Our Theatre is the first professional modern theater company based in the southern city of Chiayi. Every year, they produce at least one adaption of a classic Western play, performed in Taiwanese. They aim to interest people in the Taiwanese language, help people understand and accept it, and prevent its disappearance.
Jhao-Cian Wang, the director, began getting involved in theater in high school, and recalls having to travel to Taichung and Kaohsiung to see plays. He, and friends from the high school's theater club, founded the company when Wang was 18, in 2003; it has made its home in the Chiayi Performing Arts Center since. At first, the group were all students, who performed collaborative shows, mostly based on their lives and their academic training in performance arts.
However, in 2009, they felt this wasn't providing enough inspiration for performance, and began performing classical plays from the East and West. They have continued to do this in experimental styles and free adaption to allow them to resonate with ordinary Taiwanese people.
For instance, "Kim Suí Tshī-Bóo (Kim Sui Raises a Wife)," an adaption of a French play by Molière, was influenced by medicine adverts on the radio. On the other hand, their version of the story of the Spider Maidens, a folk story from Tainan, turned into "Siânn-Tshī Luân-Ko Tsìn-Hîng-Khiok (The March of City Romance)," a multi-generational love story.
Focusing on comedies, their productions have so far encompassed Shakespeare, with "Juáh-Thinn Hâm-Bîn (Dog Days and Daydreams)," an adaption of his romantic comedy "A Midsummer Night's Dream." They then adapted "Ubu Roi," a proto-Dada, proto-Surrealist work by Alfred Jarry. They have also created a version of Shakespeare's blood-soaked tragedy of ambition, titled "Macbeth: Paint it Black!"
"Macbeth: Paint it Black!" was a collaboration with Japanese playwright Show Ryuzanji, who previously adapted the play in 1988 by using the Vietnam War as a backdrop. In 2016, he arrived in Taiwan and decided to collaborate on a feminist version of the play, infused with the flavors of Chiayi.
The play is not only wholly written in Taiwanese, but adapted into a more vernacular register. It also includes dance and martial arts, and after the bloody conclusion, the whole cast promises a ray of hope by singing "I Have a Dream" together. The cast of almost 30 spent weeks practicing, which paid off when the play went to the Si-biu International Theatre Festival in Romania, one of Europe's largest theater festivals. In fact, Our Theatre was the first Taiwanese group to perform there.
The group doesn't just put on plays, however.

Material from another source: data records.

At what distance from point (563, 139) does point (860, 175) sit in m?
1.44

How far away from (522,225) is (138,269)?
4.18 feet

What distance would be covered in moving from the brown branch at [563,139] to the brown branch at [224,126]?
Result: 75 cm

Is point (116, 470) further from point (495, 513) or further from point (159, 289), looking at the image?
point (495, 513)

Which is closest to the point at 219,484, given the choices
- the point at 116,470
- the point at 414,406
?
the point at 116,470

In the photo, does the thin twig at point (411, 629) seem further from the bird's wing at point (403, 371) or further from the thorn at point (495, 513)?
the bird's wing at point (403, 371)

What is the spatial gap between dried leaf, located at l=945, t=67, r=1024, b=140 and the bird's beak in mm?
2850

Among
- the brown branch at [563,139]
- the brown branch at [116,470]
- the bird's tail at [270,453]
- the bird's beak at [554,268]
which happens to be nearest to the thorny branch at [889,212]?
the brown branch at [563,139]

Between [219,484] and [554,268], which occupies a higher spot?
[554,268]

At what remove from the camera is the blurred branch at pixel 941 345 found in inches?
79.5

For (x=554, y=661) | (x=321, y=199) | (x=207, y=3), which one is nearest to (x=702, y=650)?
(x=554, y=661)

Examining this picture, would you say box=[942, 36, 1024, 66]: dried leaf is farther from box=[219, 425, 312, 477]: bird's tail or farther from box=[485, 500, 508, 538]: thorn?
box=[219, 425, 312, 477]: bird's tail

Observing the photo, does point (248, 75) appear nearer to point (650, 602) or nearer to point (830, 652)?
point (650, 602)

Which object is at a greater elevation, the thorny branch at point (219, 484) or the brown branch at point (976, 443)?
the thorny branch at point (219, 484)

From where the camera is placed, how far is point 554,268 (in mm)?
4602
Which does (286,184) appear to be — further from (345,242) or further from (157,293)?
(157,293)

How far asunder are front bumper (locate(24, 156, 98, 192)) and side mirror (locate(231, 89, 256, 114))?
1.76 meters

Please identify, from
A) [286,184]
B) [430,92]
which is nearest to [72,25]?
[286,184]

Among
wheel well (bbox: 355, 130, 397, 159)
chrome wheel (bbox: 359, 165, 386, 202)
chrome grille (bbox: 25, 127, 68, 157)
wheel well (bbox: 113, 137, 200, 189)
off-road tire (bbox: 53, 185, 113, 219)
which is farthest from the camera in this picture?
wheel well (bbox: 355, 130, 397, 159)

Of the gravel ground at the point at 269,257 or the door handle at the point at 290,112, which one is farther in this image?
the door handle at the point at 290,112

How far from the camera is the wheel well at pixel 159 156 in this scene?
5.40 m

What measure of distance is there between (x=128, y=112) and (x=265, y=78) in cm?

Every summer since 2009, they have organized their Grasstraw Festival, hosting performances in Chiayi's performing arts centers and giving young actors a chance to show their stuff. The event now last for two weeks and includes lectures and artistic activities. Dozens of groups meet in Chiayi, and the festival attracts 5,000 visitors. In addition, Our Theatre organises winter training courses for aspiring actors and actresses, culminating in a group performance held at Grasstraw.
Our Theatre is not only popular but also avant-garde, faithful to Chiayi, and open to influences from around the world. It will make its next international experience with "The Delusion of Home" as part of the Taiwanese showcase at Edinburgh Festival Fringe 2018.